Ce qui est merveilleux également, c’est que la pièce est quasi en totalité jouée en vietnamien (surtitré en français) , ce qui imprime encore plus le décor : on a l’impression de baigner dans la culture, les sons du Vietnam, les odeurs de Vietnam, la musique soit des chants du Vietnam soit des chansons populaires des années 1970 (délicieusement intemporelles comme les chansons de Sylvie Vartan, Dalida…) et l’ambiance des familles vietnamiennes.
Et il y a bien des destins qui s’entrecroisent, un militaire qui ramène (de justesse, il a bien failli la laisser sur place) sa fiancée vietnamienne, un jeune homme seul qui part car il a choisi le clan français au grand dam de sa petite amie vietnamienne, la rencontre avec une femme qui offre accueil et protection en France, (Marguerite Duras ?????) , le retour en visite à Hô Chi Minh Ville où l’on parle plus volontiers anglais que français, la présence française paraissant être totalement oubliée..
Les personnages sont parfois servis par de très bons acteurs : La propriétaire du restaurant qui en est aussi la cuisinière, s’appelle Marie Antoinette (pour rappeler, croyaient ils à ce moment-là, une grande reine française) , joue d’une manière stupéfiante. Elle est minuscule et rondelette, avec une gouaille, une spontanéité, un naturel qui en font un personnage clé de la pièce.
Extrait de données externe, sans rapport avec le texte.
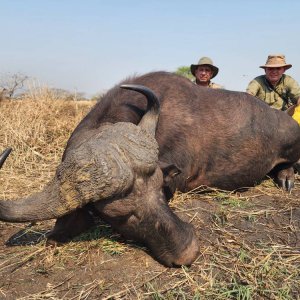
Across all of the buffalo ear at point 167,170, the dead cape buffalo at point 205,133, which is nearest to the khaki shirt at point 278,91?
the dead cape buffalo at point 205,133

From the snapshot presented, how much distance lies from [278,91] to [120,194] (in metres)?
5.39

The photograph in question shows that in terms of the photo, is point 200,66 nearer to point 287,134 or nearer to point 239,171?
point 287,134

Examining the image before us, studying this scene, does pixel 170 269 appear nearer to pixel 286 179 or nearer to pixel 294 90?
pixel 286 179

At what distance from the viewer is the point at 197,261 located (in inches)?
125

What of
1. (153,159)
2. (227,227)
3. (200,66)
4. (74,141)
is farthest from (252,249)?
(200,66)

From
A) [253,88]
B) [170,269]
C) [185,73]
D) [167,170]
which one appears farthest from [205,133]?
[185,73]

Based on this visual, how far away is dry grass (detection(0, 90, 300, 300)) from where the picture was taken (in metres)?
2.84

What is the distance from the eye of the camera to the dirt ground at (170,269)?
283 cm

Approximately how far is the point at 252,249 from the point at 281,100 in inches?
185

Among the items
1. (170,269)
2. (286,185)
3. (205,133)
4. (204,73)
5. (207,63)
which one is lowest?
(286,185)

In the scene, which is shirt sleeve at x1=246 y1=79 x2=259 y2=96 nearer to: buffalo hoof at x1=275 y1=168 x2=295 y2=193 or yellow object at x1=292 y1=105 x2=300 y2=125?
yellow object at x1=292 y1=105 x2=300 y2=125

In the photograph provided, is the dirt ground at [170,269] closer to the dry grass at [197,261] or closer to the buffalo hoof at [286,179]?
the dry grass at [197,261]

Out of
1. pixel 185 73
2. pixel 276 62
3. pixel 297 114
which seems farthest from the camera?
pixel 185 73

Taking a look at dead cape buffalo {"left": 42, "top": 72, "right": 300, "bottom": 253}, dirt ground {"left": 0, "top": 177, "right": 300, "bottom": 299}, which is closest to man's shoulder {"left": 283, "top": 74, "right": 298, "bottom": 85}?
dead cape buffalo {"left": 42, "top": 72, "right": 300, "bottom": 253}
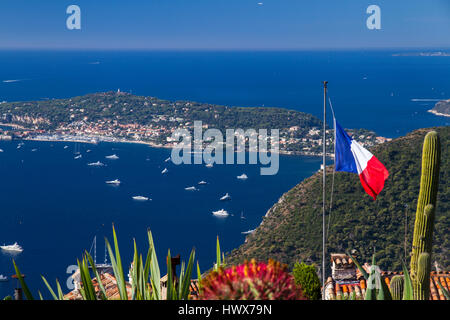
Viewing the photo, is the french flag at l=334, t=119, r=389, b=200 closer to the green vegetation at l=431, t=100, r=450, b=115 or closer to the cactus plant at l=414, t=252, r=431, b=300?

Le soldat est aussi très bien joué, il est un peu bête mais pas méchant, il est à la fois fougueux, violent, emporté et désarmant de candeur, bref c’est un personnage à l’aise dans le rôle.
Les points négatifs:
En revanche, il y a des nombreuses faiblesses dans le jeu d’autres personnages et ceci d’autant plus que la méthode de création de la metteuse en scène est particulière et ne devrait pas souffrir d’acteurs médiocres.
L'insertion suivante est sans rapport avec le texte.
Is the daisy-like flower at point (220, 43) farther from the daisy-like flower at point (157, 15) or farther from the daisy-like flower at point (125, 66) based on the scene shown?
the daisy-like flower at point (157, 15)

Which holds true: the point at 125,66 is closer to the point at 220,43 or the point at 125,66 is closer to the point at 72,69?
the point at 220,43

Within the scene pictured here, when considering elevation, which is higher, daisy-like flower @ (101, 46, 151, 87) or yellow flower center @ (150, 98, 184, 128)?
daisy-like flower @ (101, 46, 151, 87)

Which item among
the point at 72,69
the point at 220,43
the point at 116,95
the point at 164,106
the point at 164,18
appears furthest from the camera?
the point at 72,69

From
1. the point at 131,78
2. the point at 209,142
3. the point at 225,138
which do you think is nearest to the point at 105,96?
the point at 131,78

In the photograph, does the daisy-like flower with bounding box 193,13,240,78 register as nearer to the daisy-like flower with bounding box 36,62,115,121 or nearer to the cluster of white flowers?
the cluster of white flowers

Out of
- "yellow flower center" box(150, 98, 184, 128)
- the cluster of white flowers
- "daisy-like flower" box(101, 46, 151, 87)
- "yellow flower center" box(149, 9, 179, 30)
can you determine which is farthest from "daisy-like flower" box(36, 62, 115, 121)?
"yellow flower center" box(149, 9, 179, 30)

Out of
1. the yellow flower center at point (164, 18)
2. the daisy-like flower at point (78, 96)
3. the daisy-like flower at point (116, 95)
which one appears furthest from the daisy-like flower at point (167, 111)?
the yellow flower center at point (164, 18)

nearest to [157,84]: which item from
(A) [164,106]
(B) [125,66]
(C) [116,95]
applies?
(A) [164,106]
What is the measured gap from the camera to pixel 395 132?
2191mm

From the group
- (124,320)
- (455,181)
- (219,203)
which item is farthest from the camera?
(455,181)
Caroline Guiela Nguyen utilise l’écriture de plateau, c’est-à-dire une sorte d’improvisation collective à partir d’un canevas qu’elle confie aux acteurs.
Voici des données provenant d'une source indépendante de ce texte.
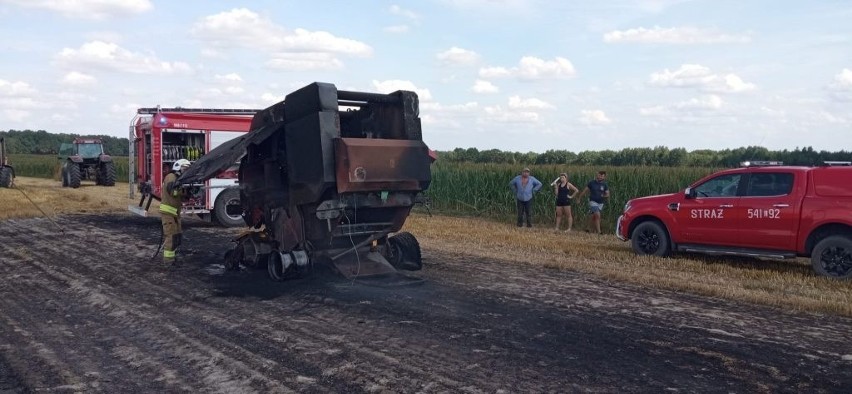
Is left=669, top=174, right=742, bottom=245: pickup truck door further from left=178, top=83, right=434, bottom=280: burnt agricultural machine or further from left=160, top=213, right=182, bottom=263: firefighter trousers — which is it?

Pour construire l’histoire, Caroline Guiela Nguyen est partie en reportage à la fois à Hô Chi Minh Ville et dans le 13ème arrondissement de Paris.
Mais voilà, certains acteurs ne sont pas du tout à l’aise, et c’est le cas du jeune acteur qui joue le fils du couple mixte qui ne comprend soudain plus sa mère laquelle recommence à parler vietnamien. Et c’est dommage car tout repose sur l’appropriation du texte par les acteurs. Du coup les dialogues sont pauvres parfois, et même la plupart du temps. Et l’histoire traine en longueur.
Un détail intéressant : les vieux exilés parlent un vietnamien qui n’existe plus, un peu comme les Québécois … et ne sont donc plus compris dans le Vietnam d’aujourd’hui.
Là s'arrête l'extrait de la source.